The --model argument expects a string in the format model_name/model_size/. By default, the following models are available:
| Name | Available sizes | 🤗 models |
|---|---|---|
| internvl2.5 | 2B, 4B, 8B, 26B, 38B | Link |
| ovis 1.6 | 9B, 27B | Link |
| llava-v1.6-vicuna | 7B, 13B | Link |
| qwen2vl | 2B, 7B | Link |
| chartinstruction | 13B | Link |
| chartgemma | 3B | Link |
| tinychart | 3B | Link |
If you want to use TinyChart: you need to copy this folder and place it in the root folder of this repo.
If you want to use ChartInstruction: you need to copy this folder and place it in the root folder of this repo.
We also provide code to conduct experiments with GPT4, GPT4o, Gemini-1.5-flash, and Gemini-1.5-pro using the Azure OpenAI Service and the Google AI Studio.
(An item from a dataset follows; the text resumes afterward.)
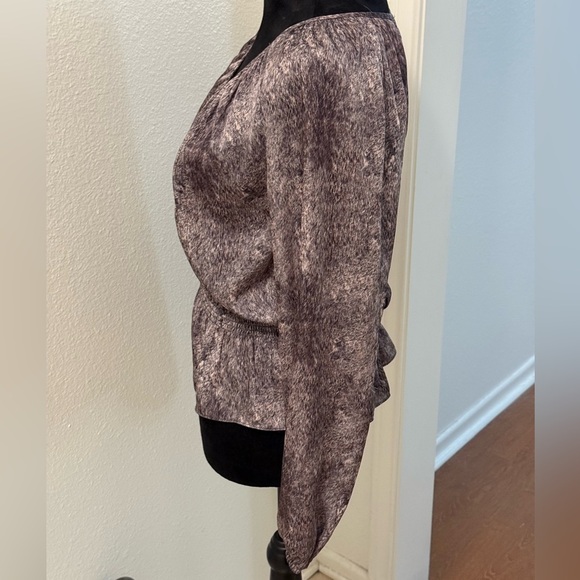 Michael by Michael Kors Peplum Grey Multi Print Off The Shoulder Blouse - Picture 4 of 6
You will first need to obtain API keys from both providers and store them as environment variables.
$ python src/chart2metadata.py --datasets calvi-chartom-real_world-vlat --model internvl2.5/8B/
$ python src/table2code.py --datasets calvi-chartom-real_world-vlat --model qwen2.5/7B/
Finally, evaluate the accuracy of the models
$ python src/evaluate.py --results_folder results_qa --output_file results_qa.csv
If you find this work relevant to your research or use this code in your work, please cite our paper as follows:
@article{tonglet2025misleadingvisualizations,
title={Protecting multimodal LLMs against misleading visualizations},
author={Tonglet, Jonathan and Tuytelaars, Tinne and Moens, Marie-Francine and Gurevych, Iryna},
journal={arXiv preprint arXiv:2502.20503},
year={2025},
url={https://arxiv.org/abs/2502.20503},
doi={10.48550/arXiv.2502.20503}
}This repository contains experimental software and is published for the sole purpose of giving additional background details on the respective publication.